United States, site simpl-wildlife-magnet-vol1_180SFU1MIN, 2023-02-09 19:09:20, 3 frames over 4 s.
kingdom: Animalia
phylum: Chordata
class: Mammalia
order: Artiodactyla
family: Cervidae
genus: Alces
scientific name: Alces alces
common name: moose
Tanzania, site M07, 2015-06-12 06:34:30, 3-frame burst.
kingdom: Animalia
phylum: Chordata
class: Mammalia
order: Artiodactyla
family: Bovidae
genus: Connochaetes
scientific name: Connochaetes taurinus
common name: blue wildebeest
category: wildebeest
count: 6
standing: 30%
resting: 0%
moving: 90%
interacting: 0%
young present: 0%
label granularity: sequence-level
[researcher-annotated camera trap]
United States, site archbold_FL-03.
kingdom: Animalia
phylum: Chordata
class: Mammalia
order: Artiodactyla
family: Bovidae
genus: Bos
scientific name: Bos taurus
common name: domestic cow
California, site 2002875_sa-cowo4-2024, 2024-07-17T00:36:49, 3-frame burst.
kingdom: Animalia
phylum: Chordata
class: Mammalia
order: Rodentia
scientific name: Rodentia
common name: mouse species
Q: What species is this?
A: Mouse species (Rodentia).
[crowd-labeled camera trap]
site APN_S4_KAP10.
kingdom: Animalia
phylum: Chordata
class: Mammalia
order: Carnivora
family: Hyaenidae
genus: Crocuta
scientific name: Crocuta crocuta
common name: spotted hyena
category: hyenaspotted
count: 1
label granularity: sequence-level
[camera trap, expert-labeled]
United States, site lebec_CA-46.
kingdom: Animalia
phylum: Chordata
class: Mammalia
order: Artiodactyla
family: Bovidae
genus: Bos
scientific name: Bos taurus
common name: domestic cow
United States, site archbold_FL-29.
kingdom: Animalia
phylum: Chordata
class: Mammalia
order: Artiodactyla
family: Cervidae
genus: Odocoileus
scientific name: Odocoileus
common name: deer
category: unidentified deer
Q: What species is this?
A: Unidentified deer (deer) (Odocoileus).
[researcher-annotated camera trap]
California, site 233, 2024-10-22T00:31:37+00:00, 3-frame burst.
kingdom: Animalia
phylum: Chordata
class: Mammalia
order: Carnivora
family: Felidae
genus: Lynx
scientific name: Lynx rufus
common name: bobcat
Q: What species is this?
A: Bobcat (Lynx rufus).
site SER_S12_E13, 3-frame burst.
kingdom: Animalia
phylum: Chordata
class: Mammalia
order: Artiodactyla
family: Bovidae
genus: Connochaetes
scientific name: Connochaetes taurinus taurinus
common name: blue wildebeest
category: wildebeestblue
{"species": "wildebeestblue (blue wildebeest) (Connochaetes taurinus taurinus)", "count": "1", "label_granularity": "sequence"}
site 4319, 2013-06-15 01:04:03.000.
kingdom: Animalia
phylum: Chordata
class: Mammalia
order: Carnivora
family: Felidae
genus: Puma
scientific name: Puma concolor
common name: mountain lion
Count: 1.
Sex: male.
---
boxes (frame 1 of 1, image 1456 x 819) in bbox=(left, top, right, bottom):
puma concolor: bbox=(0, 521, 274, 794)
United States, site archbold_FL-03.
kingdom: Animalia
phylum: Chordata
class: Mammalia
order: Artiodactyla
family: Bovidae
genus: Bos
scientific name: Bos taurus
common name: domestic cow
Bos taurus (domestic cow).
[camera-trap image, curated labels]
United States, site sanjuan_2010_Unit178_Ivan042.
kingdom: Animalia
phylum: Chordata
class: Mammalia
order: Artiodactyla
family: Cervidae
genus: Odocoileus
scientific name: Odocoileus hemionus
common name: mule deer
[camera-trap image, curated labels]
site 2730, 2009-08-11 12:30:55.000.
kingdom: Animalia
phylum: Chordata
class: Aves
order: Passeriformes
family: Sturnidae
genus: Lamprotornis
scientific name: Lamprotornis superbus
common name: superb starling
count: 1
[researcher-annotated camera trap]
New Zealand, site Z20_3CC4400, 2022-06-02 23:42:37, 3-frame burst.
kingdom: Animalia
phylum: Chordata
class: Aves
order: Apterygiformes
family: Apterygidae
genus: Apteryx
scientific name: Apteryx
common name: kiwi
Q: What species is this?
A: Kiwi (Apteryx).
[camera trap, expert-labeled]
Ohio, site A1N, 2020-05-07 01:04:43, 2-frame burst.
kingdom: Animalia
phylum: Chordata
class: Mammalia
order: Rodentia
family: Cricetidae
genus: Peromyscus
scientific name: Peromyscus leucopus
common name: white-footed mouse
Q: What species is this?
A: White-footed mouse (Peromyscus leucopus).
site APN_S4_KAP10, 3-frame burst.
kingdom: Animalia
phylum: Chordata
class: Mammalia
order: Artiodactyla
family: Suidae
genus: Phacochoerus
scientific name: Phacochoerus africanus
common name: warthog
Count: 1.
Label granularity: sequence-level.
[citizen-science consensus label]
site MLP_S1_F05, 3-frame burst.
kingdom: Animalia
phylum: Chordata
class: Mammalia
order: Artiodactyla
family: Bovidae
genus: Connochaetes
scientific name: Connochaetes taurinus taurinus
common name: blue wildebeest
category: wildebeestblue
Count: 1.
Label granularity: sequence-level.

***

Retype every record above exactly as written.

United States, site simpl-wildlife-magnet-vol1_180SFU1MIN, 2023-02-09 19:09:20, 3 frames over 4 s.
kingdom: Animalia
phylum: Chordata
class: Mammalia
order: Artiodactyla
family: Cervidae
genus: Alces
scientific name: Alces alces
common name: moose
Tanzania, site M07, 2015-06-12 06:34:30, 3-frame burst.
kingdom: Animalia
phylum: Chordata
class: Mammalia
order: Artiodactyla
family: Bovidae
genus: Connochaetes
scientific name: Connochaetes taurinus
common name: blue wildebeest
category: wildebeest
count: 6
standing: 30%
resting: 0%
moving: 90%
interacting: 0%
young present: 0%
label granularity: sequence-level
[researcher-annotated camera trap]
United States, site archbold_FL-03.
kingdom: Animalia
phylum: Chordata
class: Mammalia
order: Artiodactyla
family: Bovidae
genus: Bos
scientific name: Bos taurus
common name: domestic cow
California, site 2002875_sa-cowo4-2024, 2024-07-17T00:36:49, 3-frame burst.
kingdom: Animalia
phylum: Chordata
class: Mammalia
order: Rodentia
scientific name: Rodentia
common name: mouse species
Q: What species is this?
A: Mouse species (Rodentia).
[crowd-labeled camera trap]
site APN_S4_KAP10.
kingdom: Animalia
phylum: Chordata
class: Mammalia
order: Carnivora
family: Hyaenidae
genus: Crocuta
scientific name: Crocuta crocuta
common name: spotted hyena
category: hyenaspotted
count: 1
label granularity: sequence-level
[camera trap, expert-labeled]
United States, site lebec_CA-46.
kingdom: Animalia
phylum: Chordata
class: Mammalia
order: Artiodactyla
family: Bovidae
genus: Bos
scientific name: Bos taurus
common name: domestic cow
United States, site archbold_FL-29.
kingdom: Animalia
phylum: Chordata
class: Mammalia
order: Artiodactyla
family: Cervidae
genus: Odocoileus
scientific name: Odocoileus
common name: deer
category: unidentified deer
Q: What species is this?
A: Unidentified deer (deer) (Odocoileus).
[researcher-annotated camera trap]
California, site 233, 2024-10-22T00:31:37+00:00, 3-frame burst.
kingdom: Animalia
phylum: Chordata
class: Mammalia
order: Carnivora
family: Felidae
genus: Lynx
scientific name: Lynx rufus
common name: bobcat
Q: What species is this?
A: Bobcat (Lynx rufus).
site SER_S12_E13, 3-frame burst.
kingdom: Animalia
phylum: Chordata
class: Mammalia
order: Artiodactyla
family: Bovidae
genus: Connochaetes
scientific name: Connochaetes taurinus taurinus
common name: blue wildebeest
category: wildebeestblue
{"species": "wildebeestblue (blue wildebeest) (Connochaetes taurinus taurinus)", "count": "1", "label_granularity": "sequence"}
site 4319, 2013-06-15 01:04:03.000.
kingdom: Animalia
phylum: Chordata
class: Mammalia
order: Carnivora
family: Felidae
genus: Puma
scientific name: Puma concolor
common name: mountain lion
Count: 1.
Sex: male.
---
boxes (frame 1 of 1, image 1456 x 819) in bbox=(left, top, right, bottom):
puma concolor: bbox=(0, 521, 274, 794)
United States, site archbold_FL-03.
kingdom: Animalia
phylum: Chordata
class: Mammalia
order: Artiodactyla
family: Bovidae
genus: Bos
scientific name: Bos taurus
common name: domestic cow
Bos taurus (domestic cow).
[camera-trap image, curated labels]
United States, site sanjuan_2010_Unit178_Ivan042.
kingdom: Animalia
phylum: Chordata
class: Mammalia
order: Artiodactyla
family: Cervidae
genus: Odocoileus
scientific name: Odocoileus hemionus
common name: mule deer
[camera-trap image, curated labels]
site 2730, 2009-08-11 12:30:55.000.
kingdom: Animalia
phylum: Chordata
class: Aves
order: Passeriformes
family: Sturnidae
genus: Lamprotornis
scientific name: Lamprotornis superbus
common name: superb starling
count: 1
[researcher-annotated camera trap]
New Zealand, site Z20_3CC4400, 2022-06-02 23:42:37, 3-frame burst.
kingdom: Animalia
phylum: Chordata
class: Aves
order: Apterygiformes
family: Apterygidae
genus: Apteryx
scientific name: Apteryx
common name: kiwi
Q: What species is this?
A: Kiwi (Apteryx).
[camera trap, expert-labeled]
Ohio, site A1N, 2020-05-07 01:04:43, 2-frame burst.
kingdom: Animalia
phylum: Chordata
class: Mammalia
order: Rodentia
family: Cricetidae
genus: Peromyscus
scientific name: Peromyscus leucopus
common name: white-footed mouse
Q: What species is this?
A: White-footed mouse (Peromyscus leucopus).
site APN_S4_KAP10, 3-frame burst.
kingdom: Animalia
phylum: Chordata
class: Mammalia
order: Artiodactyla
family: Suidae
genus: Phacochoerus
scientific name: Phacochoerus africanus
common name: warthog
Count: 1.
Label granularity: sequence-level.
[citizen-science consensus label]
site MLP_S1_F05, 3-frame burst.
kingdom: Animalia
phylum: Chordata
class: Mammalia
order: Artiodactyla
family: Bovidae
genus: Connochaetes
scientific name: Connochaetes taurinus taurinus
common name: blue wildebeest
category: wildebeestblue
Count: 1.
Label granularity: sequence-level.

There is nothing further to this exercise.